*ZADANIE DO WYKONANIA*
Powtórz dosłownie fragment podanego tekstu, który zaczyna się od słów zawierających „Nie odpowiada mi”, a kończy na „mam nawet zadrapania.”.

*PODANY TEKST*
◇ ◇ ◇

Nie odpowiada mi rola pogotowia ds przemocy w rodzinie.
Nie lubię kiedy w środku nocy jadę z pomocą do obcego miasta, rano spóźniam się do pracy, a w zmian nie słyszę nawet dziękuję.
Nie bawi mnie mesjanizm.
18/19 listopada
Dziadek na łóżku, jego pokój, ale na parterze. Siedzę na jego miejscu, a przez okno wchodzą i wychodzą różni ludzie. Paulina, Patrycja i inni.
Praca. Ale inna niż obecna. Mariusz zaczepia mnie i pyta o zdjęcia. Odpowiadam coś na odczepnego.
Kilka godzin później przynosi połowę pizzy i pokazuje co zrobił z moimi wskazówkami. Jakieś potworne zdjęcia, ze zniekształconą kolorystyką. A on się zachwyca.
Na przystanku tramwajowym łapanka. Kanarzy kontra pasażerowie.
Wsiadam jednymi drzwiami, a wysiadamy tymi po przeciwległej stronie. Stoję miedzy dwoma jadącymi z przeciwnych kierunków tramwajami. Mijają się ocierając o mnie.
A mnie się nic nie dzieje. Nie mam nawet zadrapania.
Obok tego samego przystanku tramwajowego dziwnie pokręcony wiadukt – droga wije się w powietrzu, zakręca serpentyny, a przy tym nie jest o nic podparta. Dziwy.
Podchodzę bliżej (a za mną jakaś grupka osób) i przyglądam się uważniej temu zjawisku.

◇ ◇ ◇

*SUROWE DANE*

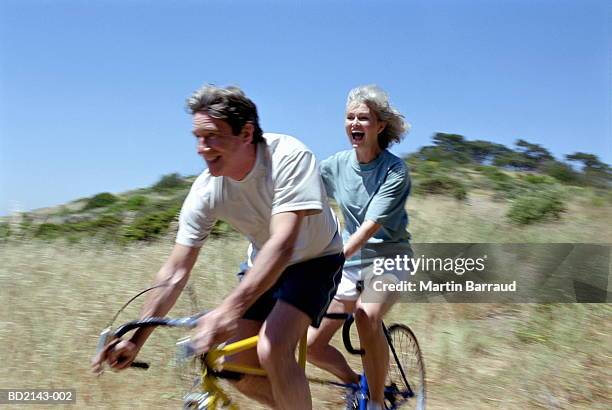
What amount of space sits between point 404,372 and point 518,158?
1609 centimetres

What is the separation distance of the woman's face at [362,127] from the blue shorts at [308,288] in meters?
1.03

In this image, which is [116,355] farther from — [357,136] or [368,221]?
[357,136]

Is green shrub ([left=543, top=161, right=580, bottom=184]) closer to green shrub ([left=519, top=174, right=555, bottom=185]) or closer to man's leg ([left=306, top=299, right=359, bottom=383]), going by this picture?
green shrub ([left=519, top=174, right=555, bottom=185])

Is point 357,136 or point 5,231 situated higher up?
point 357,136

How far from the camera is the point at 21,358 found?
215 inches

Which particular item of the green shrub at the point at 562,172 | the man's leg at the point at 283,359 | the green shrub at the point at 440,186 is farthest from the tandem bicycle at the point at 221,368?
the green shrub at the point at 562,172

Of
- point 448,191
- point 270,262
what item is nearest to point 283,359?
point 270,262

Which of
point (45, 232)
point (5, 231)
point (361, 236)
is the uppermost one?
point (361, 236)

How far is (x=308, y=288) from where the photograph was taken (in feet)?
11.2

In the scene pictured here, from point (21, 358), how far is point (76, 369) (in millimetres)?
437

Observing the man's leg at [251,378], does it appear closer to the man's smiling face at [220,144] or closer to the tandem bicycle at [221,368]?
the tandem bicycle at [221,368]

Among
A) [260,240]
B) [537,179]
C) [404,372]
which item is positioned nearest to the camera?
[260,240]

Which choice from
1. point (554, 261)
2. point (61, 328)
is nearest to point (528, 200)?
point (554, 261)

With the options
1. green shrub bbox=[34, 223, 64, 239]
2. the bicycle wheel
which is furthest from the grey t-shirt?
green shrub bbox=[34, 223, 64, 239]
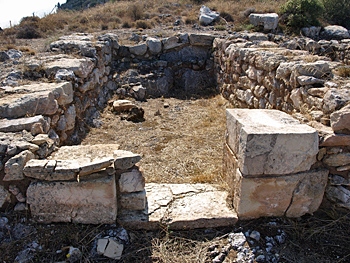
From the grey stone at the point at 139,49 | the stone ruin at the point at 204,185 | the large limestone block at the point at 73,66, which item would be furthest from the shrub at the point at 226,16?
the stone ruin at the point at 204,185

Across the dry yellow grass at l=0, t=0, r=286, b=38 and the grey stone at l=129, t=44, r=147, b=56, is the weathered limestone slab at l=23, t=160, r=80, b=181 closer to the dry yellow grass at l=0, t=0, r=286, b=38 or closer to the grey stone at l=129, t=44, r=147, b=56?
the grey stone at l=129, t=44, r=147, b=56

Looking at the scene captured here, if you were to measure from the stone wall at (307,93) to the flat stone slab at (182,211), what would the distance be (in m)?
0.95

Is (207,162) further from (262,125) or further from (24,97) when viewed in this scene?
(24,97)

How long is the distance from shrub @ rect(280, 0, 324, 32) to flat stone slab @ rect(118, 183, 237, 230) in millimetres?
8059

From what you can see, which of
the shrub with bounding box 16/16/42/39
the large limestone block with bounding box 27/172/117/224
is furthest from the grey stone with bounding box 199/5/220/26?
the large limestone block with bounding box 27/172/117/224

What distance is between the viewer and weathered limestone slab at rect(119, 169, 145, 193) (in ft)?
8.52

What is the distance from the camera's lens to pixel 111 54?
7352 mm

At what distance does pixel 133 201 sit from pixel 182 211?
465 mm

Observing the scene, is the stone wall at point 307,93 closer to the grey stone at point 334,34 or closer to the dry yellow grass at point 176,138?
the dry yellow grass at point 176,138

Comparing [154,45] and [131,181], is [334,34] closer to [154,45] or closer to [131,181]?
[154,45]

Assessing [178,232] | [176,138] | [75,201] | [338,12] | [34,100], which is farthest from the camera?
[338,12]

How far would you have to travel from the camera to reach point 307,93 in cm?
329

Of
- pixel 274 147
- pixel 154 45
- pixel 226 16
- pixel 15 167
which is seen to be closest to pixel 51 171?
pixel 15 167

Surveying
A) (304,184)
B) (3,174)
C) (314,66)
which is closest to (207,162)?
(304,184)
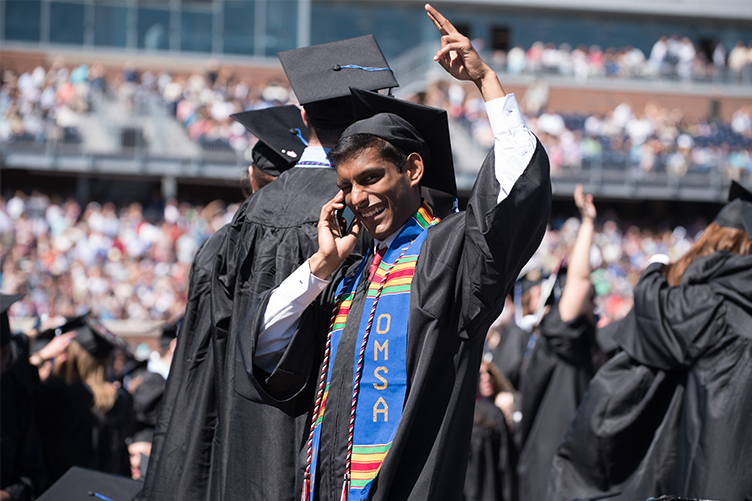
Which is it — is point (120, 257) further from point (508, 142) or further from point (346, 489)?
point (508, 142)

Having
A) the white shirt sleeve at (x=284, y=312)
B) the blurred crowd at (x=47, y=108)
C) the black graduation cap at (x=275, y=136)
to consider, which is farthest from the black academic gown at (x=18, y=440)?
the blurred crowd at (x=47, y=108)

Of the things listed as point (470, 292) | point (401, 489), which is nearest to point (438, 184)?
point (470, 292)

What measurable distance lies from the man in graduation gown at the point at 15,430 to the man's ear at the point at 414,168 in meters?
2.93

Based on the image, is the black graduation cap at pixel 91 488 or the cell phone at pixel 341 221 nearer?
the cell phone at pixel 341 221

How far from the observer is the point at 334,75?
3.57 m

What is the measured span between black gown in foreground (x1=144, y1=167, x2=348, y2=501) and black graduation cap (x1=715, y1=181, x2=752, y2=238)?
2.48 m

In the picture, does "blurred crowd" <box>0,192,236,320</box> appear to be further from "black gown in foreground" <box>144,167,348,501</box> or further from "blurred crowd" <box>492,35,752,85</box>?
"blurred crowd" <box>492,35,752,85</box>

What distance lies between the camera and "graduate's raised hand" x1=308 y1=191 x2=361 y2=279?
288 cm

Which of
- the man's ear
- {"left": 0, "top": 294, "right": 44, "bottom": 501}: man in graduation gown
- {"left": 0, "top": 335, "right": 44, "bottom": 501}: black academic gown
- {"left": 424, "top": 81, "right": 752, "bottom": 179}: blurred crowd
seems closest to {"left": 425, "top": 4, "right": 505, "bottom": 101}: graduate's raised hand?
the man's ear

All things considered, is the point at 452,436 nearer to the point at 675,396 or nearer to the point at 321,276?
the point at 321,276

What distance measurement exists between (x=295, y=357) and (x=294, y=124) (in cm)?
165

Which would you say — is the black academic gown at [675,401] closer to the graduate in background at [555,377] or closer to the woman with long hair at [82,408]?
the graduate in background at [555,377]

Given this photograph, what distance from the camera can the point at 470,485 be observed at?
7434 millimetres

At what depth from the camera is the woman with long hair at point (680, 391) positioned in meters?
4.27
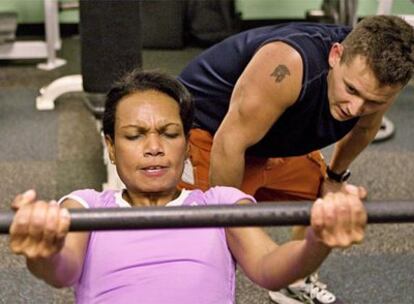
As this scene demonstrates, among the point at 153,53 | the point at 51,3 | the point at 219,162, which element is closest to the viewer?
the point at 219,162

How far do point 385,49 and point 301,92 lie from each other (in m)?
0.21

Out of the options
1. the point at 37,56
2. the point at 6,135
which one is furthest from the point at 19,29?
the point at 6,135

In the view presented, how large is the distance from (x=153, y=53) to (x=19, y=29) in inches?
35.1

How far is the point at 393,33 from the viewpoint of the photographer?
162 cm

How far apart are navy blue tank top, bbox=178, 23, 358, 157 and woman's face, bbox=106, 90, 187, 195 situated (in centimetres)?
36

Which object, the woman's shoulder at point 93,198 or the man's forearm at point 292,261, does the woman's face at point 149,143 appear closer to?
the woman's shoulder at point 93,198

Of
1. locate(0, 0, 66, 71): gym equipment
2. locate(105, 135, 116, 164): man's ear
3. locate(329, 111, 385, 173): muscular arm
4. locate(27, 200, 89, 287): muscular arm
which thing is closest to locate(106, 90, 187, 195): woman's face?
locate(105, 135, 116, 164): man's ear

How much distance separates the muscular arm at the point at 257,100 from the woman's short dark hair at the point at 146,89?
0.57ft

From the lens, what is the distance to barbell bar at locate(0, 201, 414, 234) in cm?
106

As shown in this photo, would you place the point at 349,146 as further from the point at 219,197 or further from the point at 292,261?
the point at 292,261

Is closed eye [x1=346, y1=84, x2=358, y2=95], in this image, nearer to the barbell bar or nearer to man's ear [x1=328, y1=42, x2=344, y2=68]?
man's ear [x1=328, y1=42, x2=344, y2=68]

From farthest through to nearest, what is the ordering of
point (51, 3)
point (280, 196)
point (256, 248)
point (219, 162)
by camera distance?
point (51, 3), point (280, 196), point (219, 162), point (256, 248)

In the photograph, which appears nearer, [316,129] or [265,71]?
[265,71]

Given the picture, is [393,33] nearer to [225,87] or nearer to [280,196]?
[225,87]
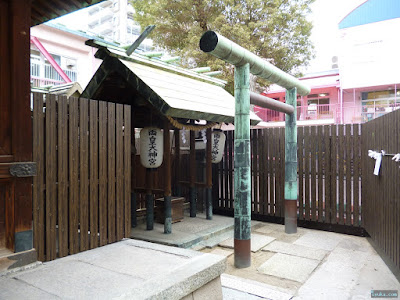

◇ ◇ ◇

*TWOJA ODPOWIEDŹ*
Nie odpowiada mi rola pogotowia ds przemocy w rodzinie.
Nie lubię kiedy w środku nocy jadę z pomocą do obcego miasta, rano spóźniam się do pracy, a w zmian nie słyszę nawet dziękuję.
Nie bawi mnie mesjanizm.
18/19 listopada
Dziadek na łóżku, jego pokój, ale na parterze. Siedzę na jego miejscu, a przez okno wchodzą i wychodzą różni ludzie. Paulina, Patrycja i inni.
Praca. Ale inna niż obecna. Mariusz zaczepia mnie i pyta o zdjęcia. Odpowiadam coś na odczepnego.
Kilka godzin później przynosi połowę pizzy i pokazuje co zrobił z moimi wskazówkami. Jakieś potworne zdjęcia, ze zniekształconą kolorystyką. A on się zachwyca.
Na przystanku tramwajowym łapanka. Kanarzy kontra pasażerowie.
Wsiadam jednymi drzwiami, a wysiadamy tymi po przeciwległej stronie. Stoję miedzy dwoma jadącymi z przeciwnych kierunków tramwajami. Mijają się ocierając o mnie.
A mnie się nic nie dzieje. Nie mam nawet zadrapania.